Les débuts de l'exploitation de la canne à sucre contribue au développement d'une économie déjà prospère. Le trafic du port de Saint-Pierre s'intensifie. Des cargaisons de sucre, de colorants et de tabac partent à destination des colonies voisines et des Pays-Bas, quelques-unes vers la métropole. Jean-Baptiste Colbert, ministre de Louis XIV, est sensible au paradoxe : Les richesses produites par la Martinique, colonie française, profite plus aux flamands qu'au royaume de France. Le sucre, par exemple, chargé à Saint-Pierre, transite sur des bateaux hollandais à destination des ports de Flessingue ou d'Amsterdam, puis est raffiné sur place, avant d'être revendu à Paris. Colbert réagit. Adepte des thèses mercantilistes, il sait que la puissance politique d'un Etat dépend étroitement de sa prospérité. Sous son influence la stratégie coloniale du royaume évolue. De politique (lutte contre les autres nations européennes), elle devient essentiellement économique. L'objectif est désormais d'accroître le commerce extérieur de la France, en rentabilisant au maximum ses possessions d'outremer.
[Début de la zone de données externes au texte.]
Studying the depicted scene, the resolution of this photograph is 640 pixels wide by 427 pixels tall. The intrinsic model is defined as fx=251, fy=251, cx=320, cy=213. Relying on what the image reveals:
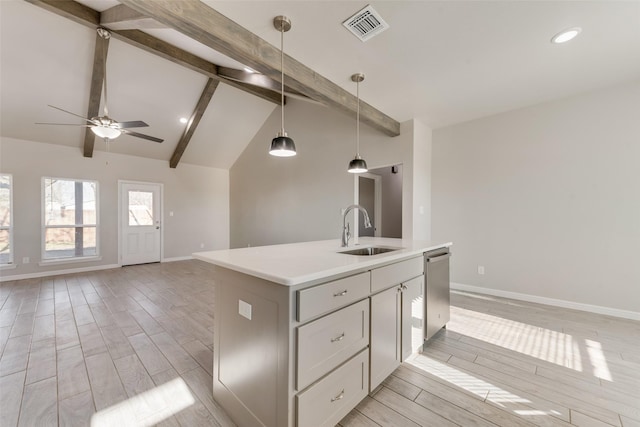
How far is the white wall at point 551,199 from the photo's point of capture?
297 cm

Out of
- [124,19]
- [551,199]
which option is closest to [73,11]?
[124,19]

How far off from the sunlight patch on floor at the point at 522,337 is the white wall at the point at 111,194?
6684 millimetres

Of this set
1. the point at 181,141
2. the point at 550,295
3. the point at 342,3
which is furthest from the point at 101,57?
the point at 550,295

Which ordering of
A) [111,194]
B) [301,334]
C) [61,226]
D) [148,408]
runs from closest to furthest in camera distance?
[301,334], [148,408], [61,226], [111,194]

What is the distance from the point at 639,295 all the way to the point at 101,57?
7.75 metres

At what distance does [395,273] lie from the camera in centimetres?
187

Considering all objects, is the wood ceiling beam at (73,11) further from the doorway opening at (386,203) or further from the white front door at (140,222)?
the doorway opening at (386,203)

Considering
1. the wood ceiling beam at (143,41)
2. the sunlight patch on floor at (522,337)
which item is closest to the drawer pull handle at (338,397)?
the sunlight patch on floor at (522,337)

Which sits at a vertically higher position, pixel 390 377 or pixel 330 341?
pixel 330 341

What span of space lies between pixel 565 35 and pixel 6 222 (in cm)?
854

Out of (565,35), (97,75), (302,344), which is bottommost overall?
(302,344)

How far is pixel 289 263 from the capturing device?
1.49 metres

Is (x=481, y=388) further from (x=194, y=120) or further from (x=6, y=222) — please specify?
(x=6, y=222)

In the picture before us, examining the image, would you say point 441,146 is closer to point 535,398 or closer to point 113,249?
point 535,398
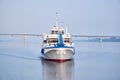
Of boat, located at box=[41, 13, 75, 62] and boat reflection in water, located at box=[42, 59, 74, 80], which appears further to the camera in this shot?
boat, located at box=[41, 13, 75, 62]

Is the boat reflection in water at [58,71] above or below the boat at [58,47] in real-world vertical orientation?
below

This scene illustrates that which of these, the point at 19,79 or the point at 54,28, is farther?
the point at 54,28

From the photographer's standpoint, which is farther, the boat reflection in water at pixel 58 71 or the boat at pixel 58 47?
the boat at pixel 58 47

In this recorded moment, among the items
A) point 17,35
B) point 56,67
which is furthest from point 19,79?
point 17,35

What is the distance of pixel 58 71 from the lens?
90.6 feet

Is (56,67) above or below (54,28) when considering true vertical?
below

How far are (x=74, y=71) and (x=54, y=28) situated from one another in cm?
1115

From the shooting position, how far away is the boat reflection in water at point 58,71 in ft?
79.5

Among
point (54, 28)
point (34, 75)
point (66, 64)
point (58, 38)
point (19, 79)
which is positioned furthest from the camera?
point (54, 28)

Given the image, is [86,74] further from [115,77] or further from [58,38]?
[58,38]

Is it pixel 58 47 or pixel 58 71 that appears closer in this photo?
pixel 58 71

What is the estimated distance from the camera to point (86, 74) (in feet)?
86.5

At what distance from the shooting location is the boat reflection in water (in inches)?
954

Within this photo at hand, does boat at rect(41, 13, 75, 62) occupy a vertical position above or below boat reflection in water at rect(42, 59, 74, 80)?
above
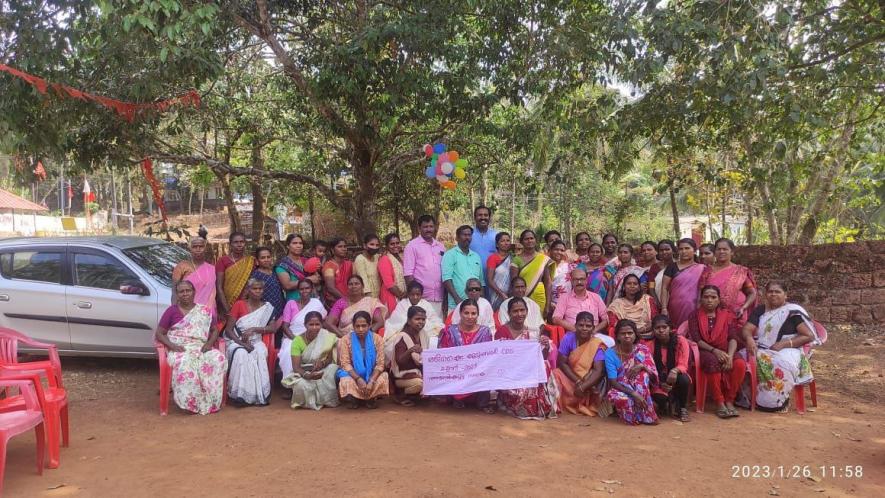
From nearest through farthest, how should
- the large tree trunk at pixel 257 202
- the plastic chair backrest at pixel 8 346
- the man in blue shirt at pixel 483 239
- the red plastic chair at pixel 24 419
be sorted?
the red plastic chair at pixel 24 419 < the plastic chair backrest at pixel 8 346 < the man in blue shirt at pixel 483 239 < the large tree trunk at pixel 257 202

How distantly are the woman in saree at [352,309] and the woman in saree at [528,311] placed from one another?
115cm

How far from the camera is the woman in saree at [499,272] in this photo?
6129 millimetres

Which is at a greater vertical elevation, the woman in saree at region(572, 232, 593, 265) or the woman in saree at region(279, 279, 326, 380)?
the woman in saree at region(572, 232, 593, 265)

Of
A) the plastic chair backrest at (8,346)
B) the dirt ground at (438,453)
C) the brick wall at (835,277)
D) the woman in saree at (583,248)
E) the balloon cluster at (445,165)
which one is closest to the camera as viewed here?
the dirt ground at (438,453)

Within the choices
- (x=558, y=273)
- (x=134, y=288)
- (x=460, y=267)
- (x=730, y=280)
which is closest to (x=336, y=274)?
(x=460, y=267)

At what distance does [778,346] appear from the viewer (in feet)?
17.0

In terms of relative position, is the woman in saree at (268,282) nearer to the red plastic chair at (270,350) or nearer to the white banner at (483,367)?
the red plastic chair at (270,350)

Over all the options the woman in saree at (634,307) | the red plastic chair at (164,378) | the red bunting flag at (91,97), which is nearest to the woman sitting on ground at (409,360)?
the woman in saree at (634,307)

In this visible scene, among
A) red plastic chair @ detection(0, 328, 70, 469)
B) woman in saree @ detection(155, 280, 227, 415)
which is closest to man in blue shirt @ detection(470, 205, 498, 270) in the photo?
woman in saree @ detection(155, 280, 227, 415)

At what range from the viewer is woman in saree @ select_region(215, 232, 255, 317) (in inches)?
232

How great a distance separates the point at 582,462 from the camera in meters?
4.02
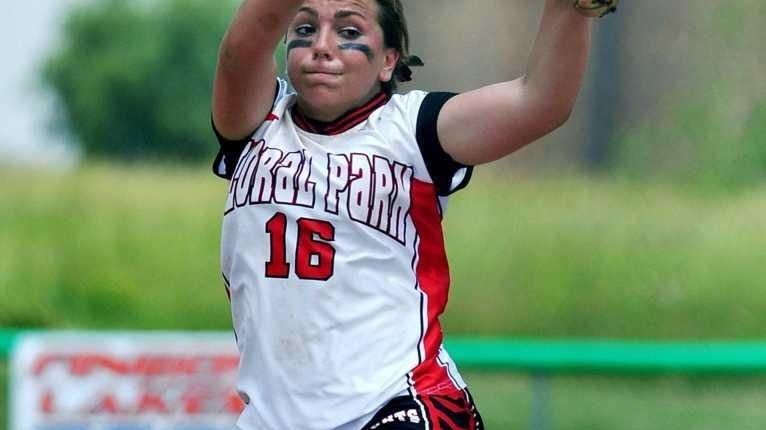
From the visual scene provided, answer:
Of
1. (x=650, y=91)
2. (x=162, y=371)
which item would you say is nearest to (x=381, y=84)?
(x=162, y=371)

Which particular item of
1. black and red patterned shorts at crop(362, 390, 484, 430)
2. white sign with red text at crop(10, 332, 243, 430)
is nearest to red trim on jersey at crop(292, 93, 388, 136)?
black and red patterned shorts at crop(362, 390, 484, 430)

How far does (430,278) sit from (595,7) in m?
0.78

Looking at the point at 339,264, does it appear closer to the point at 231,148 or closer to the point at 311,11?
the point at 231,148

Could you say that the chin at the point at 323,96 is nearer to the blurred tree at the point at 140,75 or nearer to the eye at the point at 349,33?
the eye at the point at 349,33

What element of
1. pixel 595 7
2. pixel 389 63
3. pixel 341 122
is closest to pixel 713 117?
pixel 389 63

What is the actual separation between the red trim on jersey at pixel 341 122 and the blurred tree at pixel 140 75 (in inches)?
246

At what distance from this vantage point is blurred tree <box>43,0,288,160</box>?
9.56 meters

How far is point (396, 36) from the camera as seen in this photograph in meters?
3.30

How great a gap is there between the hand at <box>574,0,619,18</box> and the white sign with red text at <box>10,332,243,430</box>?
4442mm

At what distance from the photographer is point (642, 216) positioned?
30.0 feet

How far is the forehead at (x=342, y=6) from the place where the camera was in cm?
318

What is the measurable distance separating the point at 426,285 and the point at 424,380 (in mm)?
213

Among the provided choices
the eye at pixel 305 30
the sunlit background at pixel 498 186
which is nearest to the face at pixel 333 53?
the eye at pixel 305 30

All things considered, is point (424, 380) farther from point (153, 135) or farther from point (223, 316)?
point (153, 135)
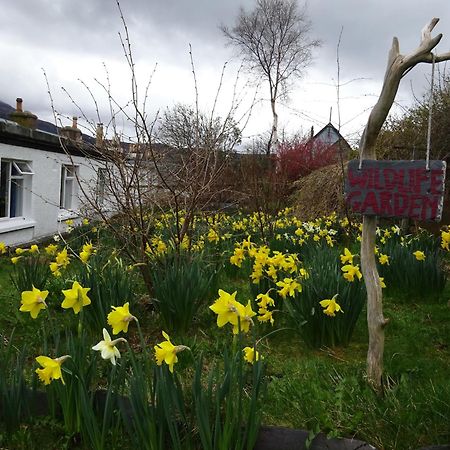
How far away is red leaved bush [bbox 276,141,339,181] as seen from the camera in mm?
17406

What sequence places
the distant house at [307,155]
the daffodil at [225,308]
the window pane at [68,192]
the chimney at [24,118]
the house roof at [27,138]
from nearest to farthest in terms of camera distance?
the daffodil at [225,308], the house roof at [27,138], the chimney at [24,118], the window pane at [68,192], the distant house at [307,155]

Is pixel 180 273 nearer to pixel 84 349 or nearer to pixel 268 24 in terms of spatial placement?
pixel 84 349

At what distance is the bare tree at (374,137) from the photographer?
2.41 meters

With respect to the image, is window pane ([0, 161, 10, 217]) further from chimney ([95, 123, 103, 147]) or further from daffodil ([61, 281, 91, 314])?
daffodil ([61, 281, 91, 314])

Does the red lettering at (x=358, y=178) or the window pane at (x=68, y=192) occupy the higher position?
the red lettering at (x=358, y=178)

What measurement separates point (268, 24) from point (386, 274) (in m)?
21.8

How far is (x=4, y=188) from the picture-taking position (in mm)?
9023

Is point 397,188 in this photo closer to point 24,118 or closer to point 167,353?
point 167,353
A cette fin, Colbert édicte, à partir de 1664, une série de mesures. D'abord encourager l'activité marchande par la création de deux nouvelles compagnies de commerce à capitaux privés (Compagnies des Indes Orientales & Indes Occidentales). Ensuite, assurer la sécurité des routes commerciales en reconstituant une flotte de guerre (anéantie sous Mazarin, la Royale compte 10 vaisseaux en 1660, 130 en 1685), et en créant des ports et des arsenaux (Vauban construit ceux de Brest, Toulon, Dunkerque, Rochefort...). Enfin, imposer un strict monopole commercial, en réservant aux compagnies l'exclusivité du commerce avec les colonies. Aussi bien à l'import qu'à l'export. Les colonies doivent être profitables dans les deux sens. A Saint-Pierre, c'est la consternation. Loin de métropole, et n'ayant jusqu'à présent compter que sur eux-mêmes, les colons voient d'un mauvais oeil cette soudaine mainmise sur le fruit de leur travail. Epris de liberté, ils font la sourde oreille aux nouvelles directives, et continuent allègrement à trafiquer avec qui bon leur semble. L'insoumission est telle, que Colbert est contraint d'envoyer une flotte de combat rétablir l'ordre sur l'île et imposer par la force le "Système de l'Exclusif".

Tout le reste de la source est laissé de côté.